**対象テキスト**
=======

突然の嘔吐!子供に熱ありのときはどう対処したらいいの?

子供

子供の突然の嘔吐、熱あり…となると、不安を隠し切れません。

さて、この場合親はどのような行動を取るべきなのでしょうか?

今回は子供の嘔吐や熱への対処法をご紹介すると同時に

それらをもたらす疾病をいくつかご紹介させていただきます。

間違えると逆効果!嘔吐した子供の正しい水分補給の方法

嘔吐、熱ありという症状の場合、どちらかと言うと気になるのは

ほとんどの方は「嘔吐」になるのではないでしょうか?

嘔吐というのは、このように言うのは恐怖を煽るので何ですが

脳疾患の代表的な症状のひとつですので、親が不安に思うのは

仕方がないことだと言えるでしょう。

しかし不安に思うだけではいけません。

嘔吐ということは「吐き出している状態」という意味ですので

身体の栄養素や水分となるものが体内に取り込まれません。

だからそれらを体内に取り込む為にも、摂取すべきなのですが

栄養素…つまり食物なんて、嘔吐の際はとても摂取出来ません。

その事から、せめて最低限の水分補給をするべきなのですが

「吐いているからいらない」と考えられてはいませんか?

実は嘔吐をしている時こそ、水分補給が必要になるのです。

そのまま吐き続けていれば脱水症状を招き、容態が深刻化します。

ですが「吐いているのにどうやって?」というのが本音でしょう。

それについてですが、まず摂取する水分として適切となるのが

「カリウム」や「ナトリウム」が含有している水分になります。

つまりはスポーツドリンクを指すのですが、これを本当に少しずつ

嘔吐をした、最低でも1時間(出来れば2時間)は待ってあげて

こまめに少量を丁寧に飲ませてあげるのがコツになります。

=======

**データ記録**
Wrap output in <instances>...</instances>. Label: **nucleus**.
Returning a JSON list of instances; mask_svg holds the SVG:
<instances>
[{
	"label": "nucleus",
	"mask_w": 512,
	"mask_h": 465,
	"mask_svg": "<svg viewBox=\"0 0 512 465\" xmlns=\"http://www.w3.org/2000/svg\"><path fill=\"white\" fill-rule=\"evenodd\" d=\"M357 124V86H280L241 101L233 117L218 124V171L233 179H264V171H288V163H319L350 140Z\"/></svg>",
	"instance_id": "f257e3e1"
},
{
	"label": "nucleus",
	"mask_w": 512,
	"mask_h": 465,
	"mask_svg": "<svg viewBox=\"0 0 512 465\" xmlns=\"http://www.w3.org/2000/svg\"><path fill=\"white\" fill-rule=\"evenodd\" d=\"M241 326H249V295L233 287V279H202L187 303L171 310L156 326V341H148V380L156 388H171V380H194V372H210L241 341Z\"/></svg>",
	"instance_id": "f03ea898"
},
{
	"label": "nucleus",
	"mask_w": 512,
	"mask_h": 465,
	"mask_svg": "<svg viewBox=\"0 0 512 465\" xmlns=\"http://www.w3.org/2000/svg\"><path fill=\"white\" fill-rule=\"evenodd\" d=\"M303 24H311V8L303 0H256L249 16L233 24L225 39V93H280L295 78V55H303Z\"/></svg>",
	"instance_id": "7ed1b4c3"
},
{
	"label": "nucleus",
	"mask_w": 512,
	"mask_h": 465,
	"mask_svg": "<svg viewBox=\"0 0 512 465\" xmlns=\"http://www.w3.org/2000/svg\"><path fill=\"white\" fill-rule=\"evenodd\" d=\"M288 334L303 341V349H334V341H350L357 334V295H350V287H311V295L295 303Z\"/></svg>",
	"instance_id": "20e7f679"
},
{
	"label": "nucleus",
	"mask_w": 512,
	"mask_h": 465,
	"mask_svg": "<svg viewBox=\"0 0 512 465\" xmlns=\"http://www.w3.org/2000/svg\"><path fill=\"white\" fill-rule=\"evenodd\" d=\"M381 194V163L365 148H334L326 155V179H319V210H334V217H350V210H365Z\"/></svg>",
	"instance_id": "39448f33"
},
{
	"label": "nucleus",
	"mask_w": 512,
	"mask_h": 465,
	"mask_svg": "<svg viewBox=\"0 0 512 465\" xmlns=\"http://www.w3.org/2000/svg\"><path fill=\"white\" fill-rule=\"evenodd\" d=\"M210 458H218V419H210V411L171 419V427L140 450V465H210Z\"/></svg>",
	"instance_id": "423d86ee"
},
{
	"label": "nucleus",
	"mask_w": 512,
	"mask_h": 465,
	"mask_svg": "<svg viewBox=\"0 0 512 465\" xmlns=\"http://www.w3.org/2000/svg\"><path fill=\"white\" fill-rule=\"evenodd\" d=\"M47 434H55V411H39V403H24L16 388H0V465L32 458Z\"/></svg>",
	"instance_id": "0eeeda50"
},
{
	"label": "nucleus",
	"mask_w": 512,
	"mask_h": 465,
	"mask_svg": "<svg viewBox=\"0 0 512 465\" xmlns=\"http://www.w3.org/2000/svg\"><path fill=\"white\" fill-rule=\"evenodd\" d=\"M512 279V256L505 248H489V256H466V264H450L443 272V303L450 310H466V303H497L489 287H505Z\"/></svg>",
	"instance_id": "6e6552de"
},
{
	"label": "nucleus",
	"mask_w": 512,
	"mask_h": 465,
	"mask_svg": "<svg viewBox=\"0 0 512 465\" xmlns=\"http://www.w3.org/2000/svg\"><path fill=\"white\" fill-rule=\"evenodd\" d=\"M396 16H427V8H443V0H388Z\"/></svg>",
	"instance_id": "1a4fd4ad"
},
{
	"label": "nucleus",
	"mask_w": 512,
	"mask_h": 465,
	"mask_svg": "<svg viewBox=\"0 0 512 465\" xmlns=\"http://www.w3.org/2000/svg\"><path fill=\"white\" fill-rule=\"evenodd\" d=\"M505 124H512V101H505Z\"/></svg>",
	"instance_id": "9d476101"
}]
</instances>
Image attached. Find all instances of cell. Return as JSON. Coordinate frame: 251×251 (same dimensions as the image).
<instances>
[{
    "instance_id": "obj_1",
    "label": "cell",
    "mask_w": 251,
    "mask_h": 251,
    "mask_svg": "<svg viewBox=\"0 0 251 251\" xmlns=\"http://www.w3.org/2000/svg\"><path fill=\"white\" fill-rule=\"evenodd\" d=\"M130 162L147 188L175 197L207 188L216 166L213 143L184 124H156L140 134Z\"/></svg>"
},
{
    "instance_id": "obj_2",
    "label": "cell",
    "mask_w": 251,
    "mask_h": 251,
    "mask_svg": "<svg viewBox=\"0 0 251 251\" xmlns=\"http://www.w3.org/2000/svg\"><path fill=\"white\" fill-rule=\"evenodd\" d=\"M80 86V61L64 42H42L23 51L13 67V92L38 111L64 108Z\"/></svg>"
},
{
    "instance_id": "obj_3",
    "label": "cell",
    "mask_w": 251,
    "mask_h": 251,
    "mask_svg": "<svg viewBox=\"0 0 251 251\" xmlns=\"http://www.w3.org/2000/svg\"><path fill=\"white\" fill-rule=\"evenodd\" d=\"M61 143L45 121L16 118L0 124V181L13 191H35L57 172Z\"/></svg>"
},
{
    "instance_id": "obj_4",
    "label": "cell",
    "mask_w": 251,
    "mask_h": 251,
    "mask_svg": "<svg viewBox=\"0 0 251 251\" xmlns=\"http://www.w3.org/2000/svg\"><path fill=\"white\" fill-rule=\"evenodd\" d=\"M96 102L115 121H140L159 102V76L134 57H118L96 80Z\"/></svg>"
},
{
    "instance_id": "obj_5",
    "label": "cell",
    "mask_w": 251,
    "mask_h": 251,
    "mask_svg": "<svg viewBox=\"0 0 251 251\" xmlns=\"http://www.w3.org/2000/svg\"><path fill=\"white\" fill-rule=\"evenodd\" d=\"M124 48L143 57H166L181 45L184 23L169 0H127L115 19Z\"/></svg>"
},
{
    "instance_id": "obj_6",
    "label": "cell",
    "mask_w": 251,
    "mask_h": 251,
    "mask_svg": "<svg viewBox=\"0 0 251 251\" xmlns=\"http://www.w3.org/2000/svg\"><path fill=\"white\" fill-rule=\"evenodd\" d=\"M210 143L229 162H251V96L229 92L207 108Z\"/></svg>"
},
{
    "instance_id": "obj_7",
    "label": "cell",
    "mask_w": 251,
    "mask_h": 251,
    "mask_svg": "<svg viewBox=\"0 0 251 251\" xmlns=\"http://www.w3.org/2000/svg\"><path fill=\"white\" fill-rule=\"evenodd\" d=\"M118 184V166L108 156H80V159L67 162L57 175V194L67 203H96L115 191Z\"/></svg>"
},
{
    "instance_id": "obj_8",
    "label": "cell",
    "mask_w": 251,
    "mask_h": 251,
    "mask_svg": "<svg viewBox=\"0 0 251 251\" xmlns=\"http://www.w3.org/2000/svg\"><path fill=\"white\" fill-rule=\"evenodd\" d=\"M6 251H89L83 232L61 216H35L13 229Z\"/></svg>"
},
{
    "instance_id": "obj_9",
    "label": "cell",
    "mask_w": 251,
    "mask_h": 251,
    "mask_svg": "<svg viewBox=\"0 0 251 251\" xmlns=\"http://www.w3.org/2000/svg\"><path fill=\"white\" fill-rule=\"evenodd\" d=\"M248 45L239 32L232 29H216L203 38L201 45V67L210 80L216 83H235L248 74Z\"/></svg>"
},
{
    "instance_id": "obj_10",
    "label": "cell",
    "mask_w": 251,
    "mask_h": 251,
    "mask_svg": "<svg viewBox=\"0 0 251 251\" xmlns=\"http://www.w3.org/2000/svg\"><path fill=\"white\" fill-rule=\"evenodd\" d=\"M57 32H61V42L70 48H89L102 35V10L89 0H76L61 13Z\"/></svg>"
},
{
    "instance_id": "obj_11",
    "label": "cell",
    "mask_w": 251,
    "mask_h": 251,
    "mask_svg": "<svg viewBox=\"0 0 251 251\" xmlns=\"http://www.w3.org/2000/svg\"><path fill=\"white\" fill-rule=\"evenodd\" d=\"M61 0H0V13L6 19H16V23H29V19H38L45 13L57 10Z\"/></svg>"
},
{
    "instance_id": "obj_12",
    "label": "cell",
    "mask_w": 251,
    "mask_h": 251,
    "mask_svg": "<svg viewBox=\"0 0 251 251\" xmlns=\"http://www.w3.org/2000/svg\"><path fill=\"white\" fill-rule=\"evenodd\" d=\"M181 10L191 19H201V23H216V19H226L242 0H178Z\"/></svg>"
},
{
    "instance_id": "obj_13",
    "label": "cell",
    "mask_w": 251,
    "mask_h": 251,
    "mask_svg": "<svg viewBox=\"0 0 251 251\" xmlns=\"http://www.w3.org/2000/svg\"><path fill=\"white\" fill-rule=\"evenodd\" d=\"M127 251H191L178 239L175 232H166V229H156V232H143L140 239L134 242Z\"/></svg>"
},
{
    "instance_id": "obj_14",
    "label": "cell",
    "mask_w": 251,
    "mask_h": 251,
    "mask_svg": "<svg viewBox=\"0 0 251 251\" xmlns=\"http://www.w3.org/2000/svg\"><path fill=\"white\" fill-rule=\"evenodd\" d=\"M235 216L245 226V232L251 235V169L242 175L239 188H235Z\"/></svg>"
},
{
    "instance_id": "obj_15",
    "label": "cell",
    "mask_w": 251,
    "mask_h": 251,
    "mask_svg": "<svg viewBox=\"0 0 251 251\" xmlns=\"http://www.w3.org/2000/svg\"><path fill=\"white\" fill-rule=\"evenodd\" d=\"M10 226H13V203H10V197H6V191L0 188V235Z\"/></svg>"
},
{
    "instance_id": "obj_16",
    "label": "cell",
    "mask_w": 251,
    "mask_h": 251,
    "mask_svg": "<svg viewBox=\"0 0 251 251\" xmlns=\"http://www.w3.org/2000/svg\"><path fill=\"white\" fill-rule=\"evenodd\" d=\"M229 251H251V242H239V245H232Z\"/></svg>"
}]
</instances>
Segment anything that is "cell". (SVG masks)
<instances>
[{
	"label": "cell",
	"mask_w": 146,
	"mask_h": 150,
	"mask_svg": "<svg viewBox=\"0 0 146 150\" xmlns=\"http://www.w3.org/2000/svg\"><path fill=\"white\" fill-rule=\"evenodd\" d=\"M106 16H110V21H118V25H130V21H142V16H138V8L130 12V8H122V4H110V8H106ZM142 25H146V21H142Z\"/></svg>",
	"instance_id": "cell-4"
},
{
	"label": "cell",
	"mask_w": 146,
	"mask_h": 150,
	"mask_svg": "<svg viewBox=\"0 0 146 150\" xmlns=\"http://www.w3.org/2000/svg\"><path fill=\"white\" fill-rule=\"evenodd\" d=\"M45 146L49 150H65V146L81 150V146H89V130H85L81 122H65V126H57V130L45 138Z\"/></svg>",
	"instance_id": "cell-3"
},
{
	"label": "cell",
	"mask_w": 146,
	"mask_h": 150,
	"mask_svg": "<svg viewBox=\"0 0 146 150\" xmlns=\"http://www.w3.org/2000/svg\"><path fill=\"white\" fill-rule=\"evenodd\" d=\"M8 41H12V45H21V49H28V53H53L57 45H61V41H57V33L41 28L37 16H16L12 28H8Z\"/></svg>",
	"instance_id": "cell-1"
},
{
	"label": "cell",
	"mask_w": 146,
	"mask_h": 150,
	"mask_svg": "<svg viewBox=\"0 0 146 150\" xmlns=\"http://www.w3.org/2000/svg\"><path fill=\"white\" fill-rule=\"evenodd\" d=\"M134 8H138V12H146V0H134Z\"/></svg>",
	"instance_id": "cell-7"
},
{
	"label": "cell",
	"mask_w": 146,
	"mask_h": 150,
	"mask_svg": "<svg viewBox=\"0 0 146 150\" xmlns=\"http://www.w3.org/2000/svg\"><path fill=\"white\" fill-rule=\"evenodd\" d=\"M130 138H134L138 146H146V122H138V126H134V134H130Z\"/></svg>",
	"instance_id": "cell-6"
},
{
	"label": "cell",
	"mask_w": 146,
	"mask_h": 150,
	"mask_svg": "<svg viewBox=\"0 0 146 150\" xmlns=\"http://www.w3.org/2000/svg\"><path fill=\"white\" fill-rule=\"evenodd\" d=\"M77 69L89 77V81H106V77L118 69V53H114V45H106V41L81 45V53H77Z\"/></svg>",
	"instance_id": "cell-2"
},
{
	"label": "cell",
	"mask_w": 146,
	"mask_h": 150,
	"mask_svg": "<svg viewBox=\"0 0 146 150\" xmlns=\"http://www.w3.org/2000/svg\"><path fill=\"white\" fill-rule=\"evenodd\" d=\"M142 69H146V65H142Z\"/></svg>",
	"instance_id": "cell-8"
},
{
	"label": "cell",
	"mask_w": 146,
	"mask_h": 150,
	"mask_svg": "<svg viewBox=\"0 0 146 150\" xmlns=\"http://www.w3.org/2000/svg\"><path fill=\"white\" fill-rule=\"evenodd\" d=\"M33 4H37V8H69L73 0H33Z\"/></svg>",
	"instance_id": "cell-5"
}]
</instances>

=======

**作業指示**
1. 子供の嘔吐についての文章では、嘔吐した子供に飲ませる水分として何が適切だとされていますか。
2. 子供の嘔吐と熱についての文章を、最後の文の後から書き続けてください。
記録はこの作業には一切関係しません。

**回答一覧**
1. 「カリウム」や「ナトリウム」を含む水分、つまりスポーツドリンクです。

2.
その際少しでも嘔気を感じたら飲ませる間隔を開けるようにして

嘔気が治まればまた少しずつ、こまめに与えるようにしましょう。

ここで焦って「脱水症状かもしれないから、一気に飲ませよう」

というのはNGで、そんな事をしてしまえば胃腸がびっくりして

症状の悪化に繋がってしまうので要注意です。

なお、お茶や水道水を与えるケースが意外と少なくありませんが

これらは浸透圧が低く体内に摂取されない、また吸収されないので

摂取したところでほとんど意味を成さない為、そこも注意です。

嘔吐した子供の元気がずっとない場合

嘔吐した後に子供の元気がない、いつもなら戻っているのに…

と違和感を感じた場合は、まず病院や診療所へ駆け込むことです。

と言うより、「病状が出た後に子供に元気がない」という事実は

医学的対応が必要であるサインですので、悩む必要はないのです。

ここで悠長に、やれ水分だとか栄養だとか休息だとかなどは考えず

とにかく病院や診療所へ直ちに向かうという意識を持ちましょう。

ただし、嘔吐あり熱ありの状態ではあるものの小康状態である

発病した以降それらの症状以外の症状は一切出ていない場合は

子供自身が病気と闘った末に疲労困憊である可能性もあります。

その際はおそらくそのまま眠ってしまう、症状が軽い内に眠り

起きた頃にはある程度回復しているものと思われます。

もっとも、何度も言いますが子供に元気がない事実がある時点で

それは医学的対応が必要であるというサインとなりますので

「まずは病院、診療所」という文言を念頭に置いておきましょう。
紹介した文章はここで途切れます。